“You parents—if your children ask for a loaf of bread, do you give them a stone instead? 10 Or if they ask for a fish, do you give them a snake? Of course not! 11 So if you sinful people know how to give good gifts to your children, how much more will your heavenly Father give good gifts to those who ask him.
Matthew 7:9-11

As I read the Sermon on the Mount there are several main things I see Jesus trying to point out. One is the connection of a relationship.

I could go over to my neighbor’s house, whom I seldom see, and ask him fire up his grill and cook me a hamburger because I’m hungry. Yeah, I could do that, and I would love to see him look at me and tell me I’m crazy. However, if I went upstairs and asked my wife to make me a hamburger because I was hungry, she would put down her book and do it for me.

What’s the difference in the two questions? It’s the relationship I have with the two parties. I’m not that close with my neighbor, but with my wife, we have a very close relationship.

Andrew Murray comments that Jesus is telling us the prayer of a child owes its influence entirely to the relation in which he stands to the parent.

Earlier when Jesus begins His message to those gathered on this mountainside, He tells everyone:
“God blesses those who work for peace, for they will be called the children of God.” (Matthew 5:9)

I’ve mentioned it before, but it’s worth noting again that in the Old Testament God was the God of our Fathers, but in the New Testament, Jesus reveals God as a Father. He begins this imagery here in this beatitude. If I am a child of God, then that makes Him my Father.

Because of the death and resurrection of Jesus Christ, we are put in a right relationship with God the Father, and the favor that God the Father shows Jesus, His Son, He now sends our way. This allows us to ask the Father for the things we need.

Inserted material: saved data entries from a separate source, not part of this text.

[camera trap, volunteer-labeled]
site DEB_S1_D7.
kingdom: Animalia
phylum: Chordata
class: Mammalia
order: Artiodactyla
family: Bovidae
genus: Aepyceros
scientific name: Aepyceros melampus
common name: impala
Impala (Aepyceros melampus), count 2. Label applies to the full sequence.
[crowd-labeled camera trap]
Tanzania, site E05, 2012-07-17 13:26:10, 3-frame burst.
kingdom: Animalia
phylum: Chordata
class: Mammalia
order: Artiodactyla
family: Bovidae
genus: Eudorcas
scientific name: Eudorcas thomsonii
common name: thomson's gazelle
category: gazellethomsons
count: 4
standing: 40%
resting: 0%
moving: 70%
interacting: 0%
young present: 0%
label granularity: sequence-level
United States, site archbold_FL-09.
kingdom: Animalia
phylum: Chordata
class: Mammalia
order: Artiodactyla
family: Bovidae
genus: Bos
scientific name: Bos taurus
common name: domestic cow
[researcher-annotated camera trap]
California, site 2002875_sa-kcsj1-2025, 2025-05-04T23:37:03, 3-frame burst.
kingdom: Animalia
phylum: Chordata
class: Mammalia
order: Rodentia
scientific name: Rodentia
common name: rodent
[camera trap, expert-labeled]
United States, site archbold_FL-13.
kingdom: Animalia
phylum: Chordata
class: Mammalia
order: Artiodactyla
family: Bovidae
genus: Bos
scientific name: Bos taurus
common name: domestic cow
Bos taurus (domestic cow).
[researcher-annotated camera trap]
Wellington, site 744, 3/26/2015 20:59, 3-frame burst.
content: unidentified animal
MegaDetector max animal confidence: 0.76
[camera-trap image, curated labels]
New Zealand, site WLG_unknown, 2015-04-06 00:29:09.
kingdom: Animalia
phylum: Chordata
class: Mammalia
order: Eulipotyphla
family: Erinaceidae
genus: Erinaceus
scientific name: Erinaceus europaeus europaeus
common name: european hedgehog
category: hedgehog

I can only think of the popular tv commercial: I don’t want to grow up, I’m a …. kid. You know. I don’t want to grow up and lose the simple faith of a child who is in awe of everything his parent does.

Could it be that the effectiveness of our prayers is found in the relationship that we have with our Heavenly Father?

How is your relationship with God the Father? Is there something separating you and God?